Und ja, es geht beim kompletten Klimaschutz-Teilkonzept Mobilität in Bad Oeynhausen auch darum, den Modal-Split zu verändern. Nichts anderes habe ich im Ausschuss gesagt. Für Strecken bis 2 Kilometer nutzen in Bad Oeynhausen bereits fast 60% der Menschen das Auto. Und genau das ist das Problem, welches wir dann infrastrukturell haben. Vulgo: Stau.

„Weitsicht“ im Sinne der FDP ändert an diesem Status Quo leider gar nichts. Für einen FDP-Politiker ist es natürlich schwer zu verstehen, dass Radverkehr auch Individualverkehr ist. Und natürlich können nicht alle Menschen das Fahrrad oder den ÖPNV benutzen. Aber viele könnten es. Dadurch gibt es dann weniger MIV und der verbleibende hat freiere Straßen. Leider funktioniert umdenken und verändern nur, wenn man die eingefahrenen Denkstrukturen verlässt und etwas ändert.
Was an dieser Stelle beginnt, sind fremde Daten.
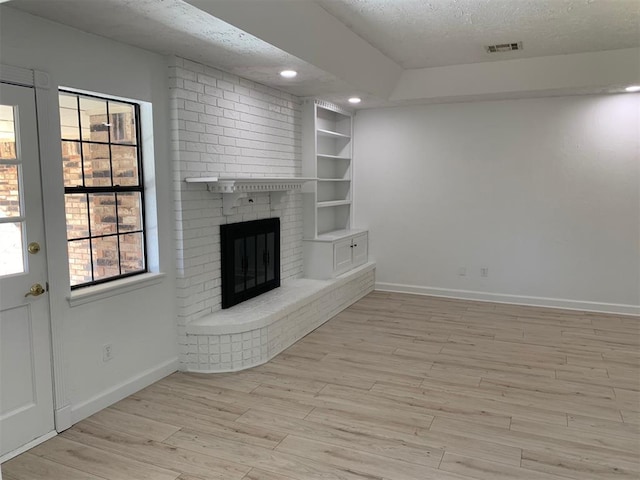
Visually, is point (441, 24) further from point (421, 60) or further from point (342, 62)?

Darauf wurde geantwortet, dass dies nicht breit genug diskutiert worden sei, die umliegenden Straßen nicht genug berücksichtigt wurden und es gegen die Interessen der Bürger sei. Facebook-Kommentar
Der Masterplan ist grundsätzlich begrüßenswert aber in städtebaulicher Hinsicht aus meiner Sicht nicht zu Ende gedacht. Wir mögen in einigen Punkten auch übereinstimmen, allerdings war ich als Gast schon erschrocken, das sie das so gesagt haben und hier nochmal bestätigen.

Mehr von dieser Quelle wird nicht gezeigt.